Internality of autonomous algebraic differential equations
Christine Eagles, Léo Jimenez
TL;DR
The article develops a model-theoretic criterion for internality to the constants for autonomous algebraic ODEs, linking internality to the Lie-derivative structure of rational first integrals along the system's vector field $X$. By identifying the binding group as the $\mathcal{C}$-points of a linear algebraic group and employing logarithmic differential equations on basic groups, it yields an explicit condition: a set of algebraically independent rational functions $g_i$ with $\mathcal{L}_X(g_i) \in \{\lambda_i g_i, 1\}$ (with at most one $g_i$ achieving 1) characterizes almost internality and weak orthogonality. This leads to concrete classifications for Poizat equations and Lotka–Volterra systems, showing almost internality only in specific structural cases (e.g., Poizat with constant $f$, Lotka–Volterra with $a=c$ up to analyticity), and clarifies when generic solutions are not Liouvillian. The work also discusses pullbacks and generalizations, highlighting when Rosenlicht-type criteria extend and outlining future directions for non-autonomous or variety-based differential systems. Overall, the paper provides a practical, mathematically grounded framework to determine when autonomous algebraic ODEs admit a rich internal structure controlled by constants.
Abstract
This article is interested in internality to the constants of systems of autonomous algebraic ordinary differential equations.
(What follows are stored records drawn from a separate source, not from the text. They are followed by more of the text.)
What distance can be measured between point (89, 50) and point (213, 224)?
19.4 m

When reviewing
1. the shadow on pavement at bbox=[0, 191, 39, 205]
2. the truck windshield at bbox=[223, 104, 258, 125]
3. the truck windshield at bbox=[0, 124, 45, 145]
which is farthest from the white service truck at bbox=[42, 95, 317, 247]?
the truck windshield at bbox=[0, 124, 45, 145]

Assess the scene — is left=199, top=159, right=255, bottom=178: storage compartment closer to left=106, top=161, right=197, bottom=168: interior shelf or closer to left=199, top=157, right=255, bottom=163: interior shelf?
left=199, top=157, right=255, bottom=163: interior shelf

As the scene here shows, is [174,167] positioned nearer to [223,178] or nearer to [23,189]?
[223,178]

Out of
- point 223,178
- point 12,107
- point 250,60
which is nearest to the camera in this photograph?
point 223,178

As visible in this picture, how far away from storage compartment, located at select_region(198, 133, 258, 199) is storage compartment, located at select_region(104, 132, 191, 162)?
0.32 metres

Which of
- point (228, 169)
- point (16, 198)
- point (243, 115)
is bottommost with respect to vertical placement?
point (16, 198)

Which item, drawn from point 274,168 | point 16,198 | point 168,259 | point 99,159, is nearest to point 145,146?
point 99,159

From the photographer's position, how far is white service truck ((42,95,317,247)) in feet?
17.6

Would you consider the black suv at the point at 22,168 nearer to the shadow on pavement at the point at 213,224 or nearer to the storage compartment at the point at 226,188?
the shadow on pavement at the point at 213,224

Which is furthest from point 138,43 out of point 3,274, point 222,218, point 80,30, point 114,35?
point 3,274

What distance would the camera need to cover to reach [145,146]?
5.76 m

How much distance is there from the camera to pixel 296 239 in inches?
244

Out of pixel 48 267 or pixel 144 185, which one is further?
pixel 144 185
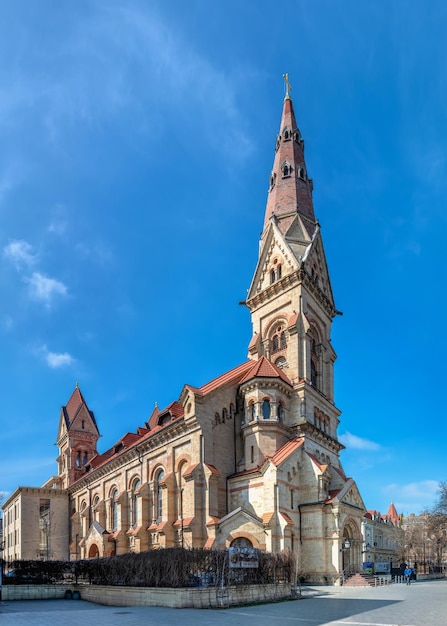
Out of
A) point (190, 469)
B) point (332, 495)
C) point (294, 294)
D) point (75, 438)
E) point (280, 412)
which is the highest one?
point (294, 294)

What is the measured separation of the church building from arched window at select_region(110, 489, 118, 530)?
98 millimetres

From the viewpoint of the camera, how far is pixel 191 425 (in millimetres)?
36625

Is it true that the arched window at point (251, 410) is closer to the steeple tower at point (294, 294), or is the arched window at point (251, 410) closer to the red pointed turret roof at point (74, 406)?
the steeple tower at point (294, 294)

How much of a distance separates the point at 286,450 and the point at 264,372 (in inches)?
236

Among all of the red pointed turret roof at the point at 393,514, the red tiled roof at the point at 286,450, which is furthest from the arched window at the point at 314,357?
the red pointed turret roof at the point at 393,514

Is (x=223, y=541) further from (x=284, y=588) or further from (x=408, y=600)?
(x=408, y=600)

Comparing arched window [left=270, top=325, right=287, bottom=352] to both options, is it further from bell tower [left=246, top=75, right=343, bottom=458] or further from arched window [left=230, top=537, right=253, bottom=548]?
arched window [left=230, top=537, right=253, bottom=548]

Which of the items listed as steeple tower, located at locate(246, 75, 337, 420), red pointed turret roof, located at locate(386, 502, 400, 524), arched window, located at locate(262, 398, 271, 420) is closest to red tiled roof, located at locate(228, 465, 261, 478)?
arched window, located at locate(262, 398, 271, 420)

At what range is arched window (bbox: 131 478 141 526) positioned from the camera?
42956 millimetres

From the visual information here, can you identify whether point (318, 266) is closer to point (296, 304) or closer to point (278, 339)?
point (296, 304)

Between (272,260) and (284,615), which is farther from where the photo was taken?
(272,260)

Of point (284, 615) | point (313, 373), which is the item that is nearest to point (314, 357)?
point (313, 373)

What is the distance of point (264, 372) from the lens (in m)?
Result: 38.1

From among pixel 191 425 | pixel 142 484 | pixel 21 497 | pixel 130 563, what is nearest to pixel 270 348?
pixel 191 425
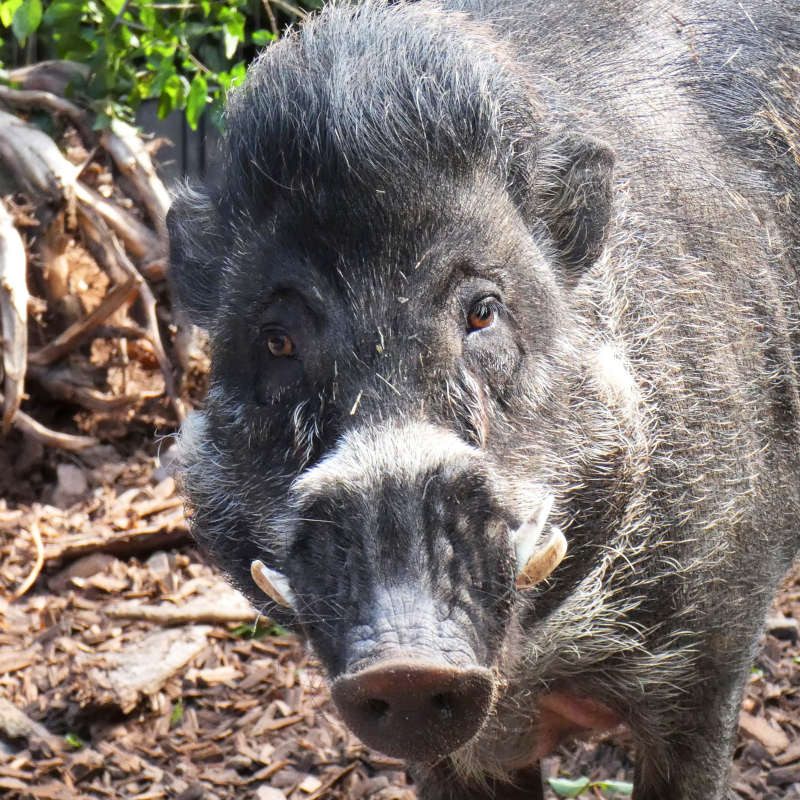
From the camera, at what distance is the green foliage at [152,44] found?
16.2 ft

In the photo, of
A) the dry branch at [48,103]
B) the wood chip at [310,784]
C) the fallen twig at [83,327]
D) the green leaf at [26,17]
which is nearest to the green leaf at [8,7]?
the green leaf at [26,17]

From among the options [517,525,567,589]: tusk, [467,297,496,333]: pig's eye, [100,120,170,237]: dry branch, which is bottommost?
[100,120,170,237]: dry branch

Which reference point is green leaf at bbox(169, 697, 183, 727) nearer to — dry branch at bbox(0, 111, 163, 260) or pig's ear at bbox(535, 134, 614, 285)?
pig's ear at bbox(535, 134, 614, 285)

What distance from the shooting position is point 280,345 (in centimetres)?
241

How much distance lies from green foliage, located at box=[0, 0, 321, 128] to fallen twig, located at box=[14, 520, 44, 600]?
5.45 ft

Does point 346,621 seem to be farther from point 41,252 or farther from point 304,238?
point 41,252

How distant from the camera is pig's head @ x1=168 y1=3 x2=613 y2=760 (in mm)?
2059

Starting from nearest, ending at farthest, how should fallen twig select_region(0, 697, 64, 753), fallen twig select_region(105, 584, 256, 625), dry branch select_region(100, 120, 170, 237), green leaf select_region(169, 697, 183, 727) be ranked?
fallen twig select_region(0, 697, 64, 753) < green leaf select_region(169, 697, 183, 727) < fallen twig select_region(105, 584, 256, 625) < dry branch select_region(100, 120, 170, 237)

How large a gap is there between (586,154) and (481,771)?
1.47m

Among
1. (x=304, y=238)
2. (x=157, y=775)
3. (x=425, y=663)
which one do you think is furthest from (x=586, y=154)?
(x=157, y=775)

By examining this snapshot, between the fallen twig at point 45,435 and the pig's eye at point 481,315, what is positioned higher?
the pig's eye at point 481,315

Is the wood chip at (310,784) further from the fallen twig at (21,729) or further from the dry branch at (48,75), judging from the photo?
the dry branch at (48,75)

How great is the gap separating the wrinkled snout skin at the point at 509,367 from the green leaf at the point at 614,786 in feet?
1.20

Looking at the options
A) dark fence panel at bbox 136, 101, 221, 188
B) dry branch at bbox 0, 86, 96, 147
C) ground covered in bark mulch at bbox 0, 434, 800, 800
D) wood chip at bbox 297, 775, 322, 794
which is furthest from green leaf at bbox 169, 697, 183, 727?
dark fence panel at bbox 136, 101, 221, 188
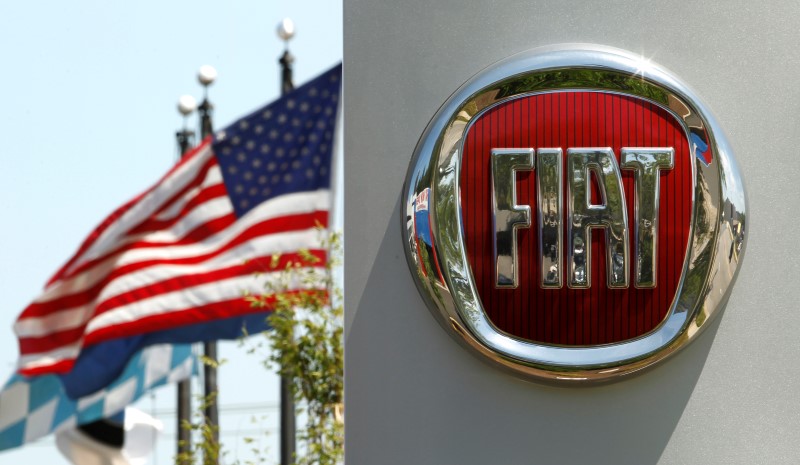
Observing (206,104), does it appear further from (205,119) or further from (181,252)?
(181,252)

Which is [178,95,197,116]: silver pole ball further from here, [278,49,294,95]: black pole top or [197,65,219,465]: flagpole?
[278,49,294,95]: black pole top

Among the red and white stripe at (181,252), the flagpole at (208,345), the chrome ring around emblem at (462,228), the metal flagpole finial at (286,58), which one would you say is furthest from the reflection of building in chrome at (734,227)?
the flagpole at (208,345)

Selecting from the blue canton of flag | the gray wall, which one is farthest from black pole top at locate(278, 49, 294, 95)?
the gray wall

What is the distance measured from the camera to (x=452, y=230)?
100 inches

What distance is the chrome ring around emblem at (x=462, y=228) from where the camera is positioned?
2.51 metres

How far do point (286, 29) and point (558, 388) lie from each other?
840cm

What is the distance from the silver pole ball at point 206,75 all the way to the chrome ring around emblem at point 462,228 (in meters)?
10.4

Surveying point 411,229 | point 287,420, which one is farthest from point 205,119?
point 411,229

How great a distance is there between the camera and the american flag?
911 centimetres

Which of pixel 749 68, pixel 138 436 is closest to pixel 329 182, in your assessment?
pixel 138 436

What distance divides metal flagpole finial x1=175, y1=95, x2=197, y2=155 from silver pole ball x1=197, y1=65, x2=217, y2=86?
2.25 ft

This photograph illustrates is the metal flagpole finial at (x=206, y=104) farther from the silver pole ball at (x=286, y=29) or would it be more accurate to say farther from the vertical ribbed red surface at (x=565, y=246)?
the vertical ribbed red surface at (x=565, y=246)

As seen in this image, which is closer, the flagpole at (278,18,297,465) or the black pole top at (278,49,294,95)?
the flagpole at (278,18,297,465)

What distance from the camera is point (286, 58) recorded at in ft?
35.7
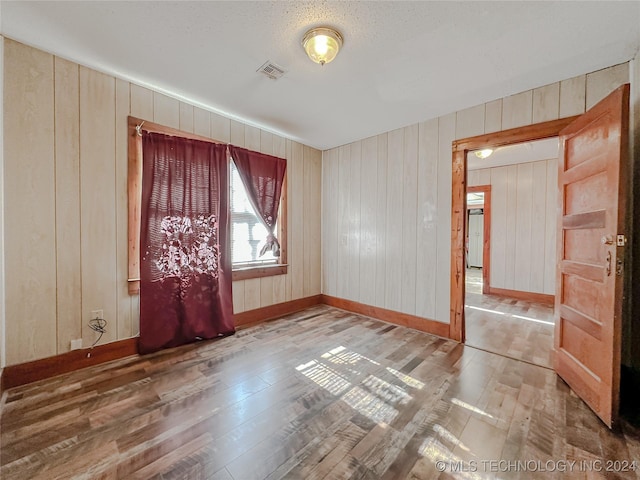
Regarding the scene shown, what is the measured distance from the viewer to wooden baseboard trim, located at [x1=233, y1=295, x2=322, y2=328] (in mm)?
3393

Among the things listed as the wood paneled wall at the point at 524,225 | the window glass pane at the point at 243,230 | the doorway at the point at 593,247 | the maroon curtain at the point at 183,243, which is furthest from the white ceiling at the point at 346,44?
the wood paneled wall at the point at 524,225

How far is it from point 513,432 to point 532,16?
8.54ft

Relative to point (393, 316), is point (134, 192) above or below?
above

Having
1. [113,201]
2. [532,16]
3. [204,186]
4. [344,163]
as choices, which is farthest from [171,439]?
[344,163]

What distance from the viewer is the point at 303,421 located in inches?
65.6

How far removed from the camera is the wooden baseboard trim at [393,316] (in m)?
3.10

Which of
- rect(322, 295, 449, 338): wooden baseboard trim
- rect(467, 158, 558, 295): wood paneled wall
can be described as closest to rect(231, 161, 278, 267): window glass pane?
rect(322, 295, 449, 338): wooden baseboard trim

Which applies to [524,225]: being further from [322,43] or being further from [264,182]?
[322,43]

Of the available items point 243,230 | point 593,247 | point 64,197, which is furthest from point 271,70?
point 593,247

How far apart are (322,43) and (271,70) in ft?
2.01

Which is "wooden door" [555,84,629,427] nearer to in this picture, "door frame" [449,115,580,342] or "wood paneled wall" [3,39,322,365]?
"door frame" [449,115,580,342]

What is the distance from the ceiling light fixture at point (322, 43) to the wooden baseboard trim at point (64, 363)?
2998mm

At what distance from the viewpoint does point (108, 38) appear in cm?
192

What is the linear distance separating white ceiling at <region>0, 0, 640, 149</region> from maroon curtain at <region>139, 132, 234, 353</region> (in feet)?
2.28
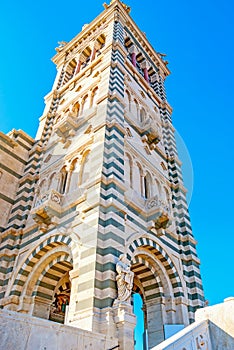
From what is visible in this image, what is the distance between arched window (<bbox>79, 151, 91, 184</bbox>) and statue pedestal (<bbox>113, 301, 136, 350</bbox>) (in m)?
4.97

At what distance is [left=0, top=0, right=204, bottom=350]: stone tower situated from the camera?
26.7 ft

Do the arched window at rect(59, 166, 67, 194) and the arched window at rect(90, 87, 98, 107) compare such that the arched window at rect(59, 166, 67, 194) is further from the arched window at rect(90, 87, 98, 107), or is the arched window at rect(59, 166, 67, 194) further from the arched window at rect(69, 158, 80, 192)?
the arched window at rect(90, 87, 98, 107)

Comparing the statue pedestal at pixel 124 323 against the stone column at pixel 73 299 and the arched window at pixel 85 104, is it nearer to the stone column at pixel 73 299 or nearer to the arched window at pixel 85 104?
the stone column at pixel 73 299

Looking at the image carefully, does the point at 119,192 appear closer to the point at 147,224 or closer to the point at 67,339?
the point at 147,224

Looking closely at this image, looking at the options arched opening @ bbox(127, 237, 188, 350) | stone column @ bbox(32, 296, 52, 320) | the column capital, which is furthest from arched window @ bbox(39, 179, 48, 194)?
the column capital

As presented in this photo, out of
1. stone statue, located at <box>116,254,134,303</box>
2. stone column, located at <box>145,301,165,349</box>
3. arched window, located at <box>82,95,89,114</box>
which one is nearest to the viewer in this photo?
stone statue, located at <box>116,254,134,303</box>

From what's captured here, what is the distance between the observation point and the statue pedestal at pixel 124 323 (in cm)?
675

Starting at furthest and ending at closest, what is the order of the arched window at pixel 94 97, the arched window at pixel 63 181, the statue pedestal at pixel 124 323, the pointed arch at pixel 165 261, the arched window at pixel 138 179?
the arched window at pixel 94 97 → the arched window at pixel 63 181 → the arched window at pixel 138 179 → the pointed arch at pixel 165 261 → the statue pedestal at pixel 124 323

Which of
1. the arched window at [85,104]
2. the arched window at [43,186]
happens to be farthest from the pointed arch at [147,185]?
the arched window at [85,104]

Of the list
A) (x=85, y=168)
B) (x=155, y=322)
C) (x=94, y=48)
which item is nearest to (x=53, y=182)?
(x=85, y=168)

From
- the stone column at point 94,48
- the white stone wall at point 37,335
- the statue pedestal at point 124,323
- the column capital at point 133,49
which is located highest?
the column capital at point 133,49

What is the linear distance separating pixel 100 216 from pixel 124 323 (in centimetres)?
297

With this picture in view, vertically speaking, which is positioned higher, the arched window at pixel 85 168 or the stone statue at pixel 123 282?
the arched window at pixel 85 168

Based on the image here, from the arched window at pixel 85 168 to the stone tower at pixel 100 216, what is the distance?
0.17ft
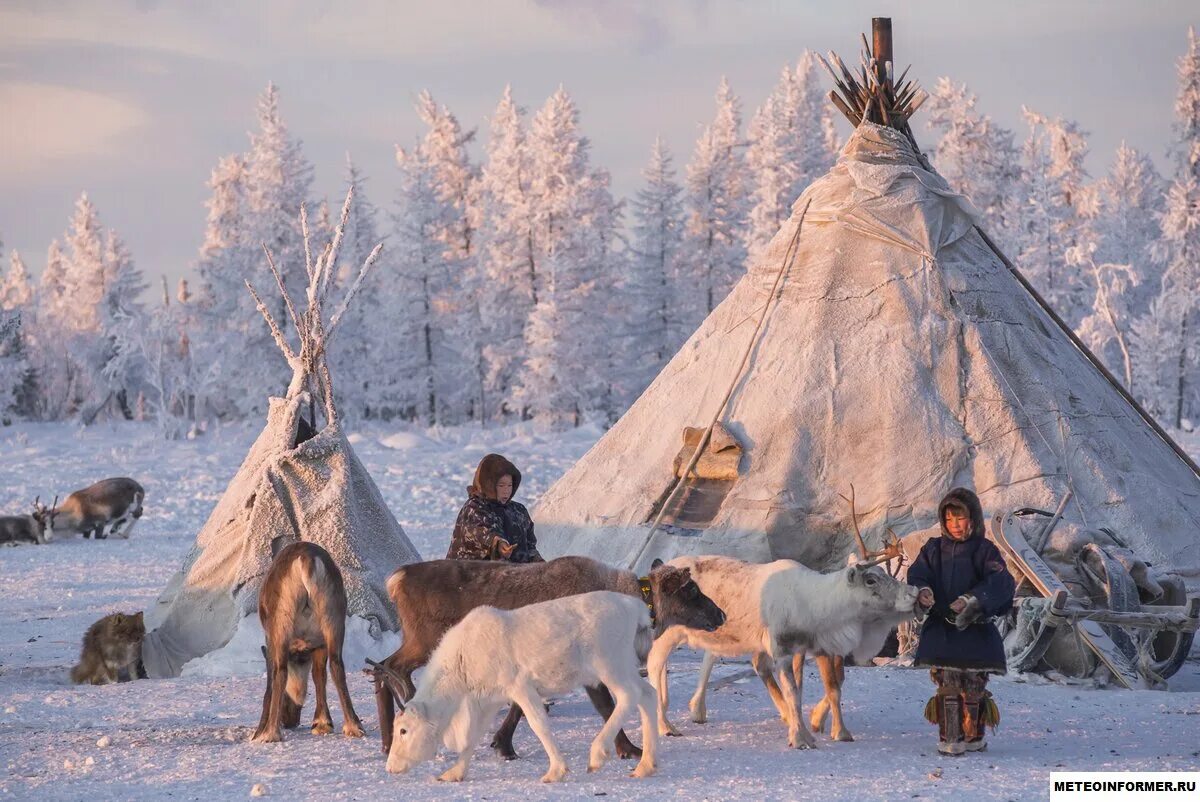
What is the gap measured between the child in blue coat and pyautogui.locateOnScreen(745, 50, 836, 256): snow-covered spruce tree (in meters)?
35.3

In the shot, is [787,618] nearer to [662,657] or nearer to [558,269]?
[662,657]

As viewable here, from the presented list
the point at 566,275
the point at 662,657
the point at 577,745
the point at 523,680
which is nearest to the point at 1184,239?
the point at 566,275

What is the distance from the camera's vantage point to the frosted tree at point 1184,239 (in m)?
42.7

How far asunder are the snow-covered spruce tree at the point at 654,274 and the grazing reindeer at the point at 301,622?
37815mm

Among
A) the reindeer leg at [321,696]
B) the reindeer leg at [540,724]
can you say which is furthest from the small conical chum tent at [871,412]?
the reindeer leg at [540,724]

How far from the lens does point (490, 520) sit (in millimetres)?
8953

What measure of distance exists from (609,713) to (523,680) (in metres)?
0.68

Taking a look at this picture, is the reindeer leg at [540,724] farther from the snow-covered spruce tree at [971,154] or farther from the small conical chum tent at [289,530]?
the snow-covered spruce tree at [971,154]

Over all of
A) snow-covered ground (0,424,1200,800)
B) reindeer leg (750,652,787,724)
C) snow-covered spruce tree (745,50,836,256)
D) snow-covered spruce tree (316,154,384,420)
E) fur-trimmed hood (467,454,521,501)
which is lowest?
snow-covered ground (0,424,1200,800)

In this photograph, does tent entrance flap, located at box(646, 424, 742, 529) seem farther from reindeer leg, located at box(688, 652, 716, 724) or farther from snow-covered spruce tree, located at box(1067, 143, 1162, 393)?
snow-covered spruce tree, located at box(1067, 143, 1162, 393)

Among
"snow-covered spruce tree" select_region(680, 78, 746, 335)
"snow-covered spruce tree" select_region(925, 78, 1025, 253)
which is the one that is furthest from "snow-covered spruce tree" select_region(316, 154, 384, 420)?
"snow-covered spruce tree" select_region(925, 78, 1025, 253)

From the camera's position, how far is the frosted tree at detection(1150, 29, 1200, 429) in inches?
1681

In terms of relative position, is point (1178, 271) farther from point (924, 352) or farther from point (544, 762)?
point (544, 762)

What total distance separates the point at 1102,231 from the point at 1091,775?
162 ft
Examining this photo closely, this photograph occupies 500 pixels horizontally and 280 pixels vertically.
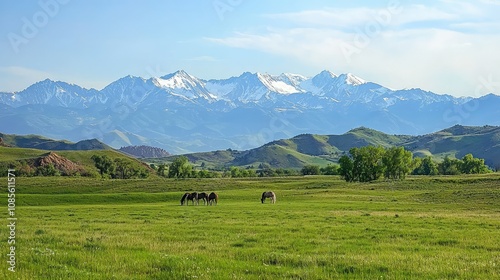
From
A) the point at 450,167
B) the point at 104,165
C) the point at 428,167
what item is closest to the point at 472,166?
the point at 450,167

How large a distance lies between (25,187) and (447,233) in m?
77.2

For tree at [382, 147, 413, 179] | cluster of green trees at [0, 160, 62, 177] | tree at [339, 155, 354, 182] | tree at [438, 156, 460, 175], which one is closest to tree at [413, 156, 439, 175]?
tree at [438, 156, 460, 175]

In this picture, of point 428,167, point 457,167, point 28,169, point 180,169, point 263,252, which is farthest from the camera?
point 428,167

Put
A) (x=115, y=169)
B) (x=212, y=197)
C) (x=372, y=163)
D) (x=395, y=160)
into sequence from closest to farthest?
(x=212, y=197)
(x=372, y=163)
(x=395, y=160)
(x=115, y=169)

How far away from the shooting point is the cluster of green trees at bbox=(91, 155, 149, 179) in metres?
176

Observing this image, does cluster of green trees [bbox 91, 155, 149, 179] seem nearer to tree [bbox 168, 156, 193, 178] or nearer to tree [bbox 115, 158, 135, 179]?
tree [bbox 115, 158, 135, 179]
Roughly, this means determining when can all solutions of such a system be written as a rational function of finitely many fixed solutions (and their derivatives) and finitely many constants. If the system is a single order one equation, the answer was given in an old article of Rosenlicht. In the present work, we completely answer this question for a large class of systems. As a corollary, we obtain a necessary condition for the generic solution to be Liouvillian. We then apply these results to determine exactly when solutions to Poizat equations (a special case of Liénard equations) are internal, answering a question of Freitag, Jaoui, Marker and Nagloo, and to the classic Lotka-Volterra system, showing that its generic solutions are almost never Liouvillian.